More than Segmentation: Benchmarking SAM 3 for Segmentation, 3D Perception, and Reconstruction in Robotic Surgery
Wenzhen Dong, Jieming Yu, Yiming Huang, Hongqiu Wang, Lei Zhu, Albert C. S. Chung, Hongliang Ren, Long Bai
TL;DR
This paper benchmarks SAM 3 and SAM 3D in robot-assisted surgery across 2D segmentation, depth reconstruction, and 3D instrument segmentation. It shows that SAM 3 achieves state-of-the-art zero-shot segmentation with spatial prompts on EndoVis17/18, while language prompts underperform due to domain gaps. SAM 3D demonstrates strong monocular depth priors and plausible 3D instrument reconstructions in static or controlled scenes, but struggles in highly dynamic, narrow-baseline settings and incurs substantial computational cost. The findings indicate clear potential for data-efficient surgical analysis using SAM 3, while highlighting the need for domain-specific fine-tuning and optimized 3D perception for robust operating-room applications.
Abstract
The recent SAM 3 and SAM 3D have introduced significant advancements over the predecessor, SAM 2, particularly with the integration of language-based segmentation and enhanced 3D perception capabilities.
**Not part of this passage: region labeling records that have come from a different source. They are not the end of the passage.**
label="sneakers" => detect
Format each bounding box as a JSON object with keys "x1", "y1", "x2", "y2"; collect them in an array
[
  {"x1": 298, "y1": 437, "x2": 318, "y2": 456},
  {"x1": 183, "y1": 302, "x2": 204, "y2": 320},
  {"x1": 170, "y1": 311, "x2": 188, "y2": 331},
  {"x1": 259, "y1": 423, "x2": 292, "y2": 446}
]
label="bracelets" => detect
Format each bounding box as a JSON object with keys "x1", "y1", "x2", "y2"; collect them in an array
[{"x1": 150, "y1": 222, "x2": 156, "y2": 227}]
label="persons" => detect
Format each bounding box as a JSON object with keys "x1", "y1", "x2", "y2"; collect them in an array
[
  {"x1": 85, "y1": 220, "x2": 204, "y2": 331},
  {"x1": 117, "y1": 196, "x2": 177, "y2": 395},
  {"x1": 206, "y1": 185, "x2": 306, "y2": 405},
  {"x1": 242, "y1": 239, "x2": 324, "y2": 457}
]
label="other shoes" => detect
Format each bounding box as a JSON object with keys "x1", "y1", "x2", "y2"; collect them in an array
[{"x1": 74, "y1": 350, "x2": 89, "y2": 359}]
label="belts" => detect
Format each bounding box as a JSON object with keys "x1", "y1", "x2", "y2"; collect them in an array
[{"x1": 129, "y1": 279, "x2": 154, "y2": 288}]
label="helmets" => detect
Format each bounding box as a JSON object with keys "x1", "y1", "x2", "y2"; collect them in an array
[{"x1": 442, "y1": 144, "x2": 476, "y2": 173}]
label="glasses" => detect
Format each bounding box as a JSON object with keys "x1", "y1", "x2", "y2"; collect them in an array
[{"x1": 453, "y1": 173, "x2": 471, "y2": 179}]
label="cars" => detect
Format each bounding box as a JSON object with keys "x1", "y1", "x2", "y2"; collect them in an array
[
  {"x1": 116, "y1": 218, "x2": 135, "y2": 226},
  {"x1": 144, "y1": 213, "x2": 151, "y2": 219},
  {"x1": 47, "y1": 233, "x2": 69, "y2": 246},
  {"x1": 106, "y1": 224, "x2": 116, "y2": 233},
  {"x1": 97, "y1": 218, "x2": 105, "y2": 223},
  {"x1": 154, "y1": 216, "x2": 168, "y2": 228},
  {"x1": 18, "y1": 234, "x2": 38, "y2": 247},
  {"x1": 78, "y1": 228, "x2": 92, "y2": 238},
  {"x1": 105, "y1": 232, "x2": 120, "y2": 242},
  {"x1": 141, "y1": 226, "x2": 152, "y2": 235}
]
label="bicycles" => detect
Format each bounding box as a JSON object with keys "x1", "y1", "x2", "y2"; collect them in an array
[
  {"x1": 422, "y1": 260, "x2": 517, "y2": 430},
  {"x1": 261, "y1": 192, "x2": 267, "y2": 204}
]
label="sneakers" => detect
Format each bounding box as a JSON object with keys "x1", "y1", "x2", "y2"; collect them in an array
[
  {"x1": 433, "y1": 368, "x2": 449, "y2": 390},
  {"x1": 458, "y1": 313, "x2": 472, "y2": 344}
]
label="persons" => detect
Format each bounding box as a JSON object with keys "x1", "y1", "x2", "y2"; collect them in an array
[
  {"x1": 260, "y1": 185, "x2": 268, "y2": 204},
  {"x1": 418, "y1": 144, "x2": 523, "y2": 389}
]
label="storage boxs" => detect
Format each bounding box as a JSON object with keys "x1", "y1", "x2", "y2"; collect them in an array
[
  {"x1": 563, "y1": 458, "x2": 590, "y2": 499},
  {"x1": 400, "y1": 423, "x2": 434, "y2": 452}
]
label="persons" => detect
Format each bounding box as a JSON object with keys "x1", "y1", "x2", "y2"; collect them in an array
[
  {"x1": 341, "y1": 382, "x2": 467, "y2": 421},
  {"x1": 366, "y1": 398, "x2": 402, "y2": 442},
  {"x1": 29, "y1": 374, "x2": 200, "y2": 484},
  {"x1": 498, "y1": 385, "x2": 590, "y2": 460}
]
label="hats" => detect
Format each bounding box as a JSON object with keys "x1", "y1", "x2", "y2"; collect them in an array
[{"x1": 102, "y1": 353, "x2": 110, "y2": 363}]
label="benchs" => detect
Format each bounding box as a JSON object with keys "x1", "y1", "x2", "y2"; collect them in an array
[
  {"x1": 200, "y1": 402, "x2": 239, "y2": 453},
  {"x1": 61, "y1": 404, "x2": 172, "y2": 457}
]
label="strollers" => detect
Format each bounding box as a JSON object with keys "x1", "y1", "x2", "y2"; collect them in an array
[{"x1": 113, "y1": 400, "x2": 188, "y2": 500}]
SAM 3 supports zero-shot segmentation across a wide range of prompts, including point, bounding box, and language-based prompts, allowing for more flexible and intuitive interactions with the model. In this empirical evaluation, we assess the performance of SAM 3 in robot-assisted surgery, benchmarking its zero-shot segmentation with point and bounding box prompts and exploring its effectiveness in dynamic video tracking, alongside its newly introduced language prompt segmentation. While language prompts show potential, their performance in the surgical domain is currently suboptimal, highlighting the need for further domain-specific training. Additionally, we investigate SAM 3D's depth reconstruction abilities, demonstrating its capacity to process surgical scene data and reconstruct 3D anatomical structures from 2D images. Through comprehensive testing on the MICCAI EndoVis 2017 and EndoVis 2018 benchmarks, SAM 3 shows clear improvements over SAM and SAM 2 in both image and video segmentation under spatial prompts, while the zero-shot evaluations of SAM 3D on SCARED, StereoMIS, and EndoNeRF indicate strong monocular depth estimation and realistic 3D instrument reconstruction, yet also reveal remaining limitations in complex, highly dynamic surgical scenes.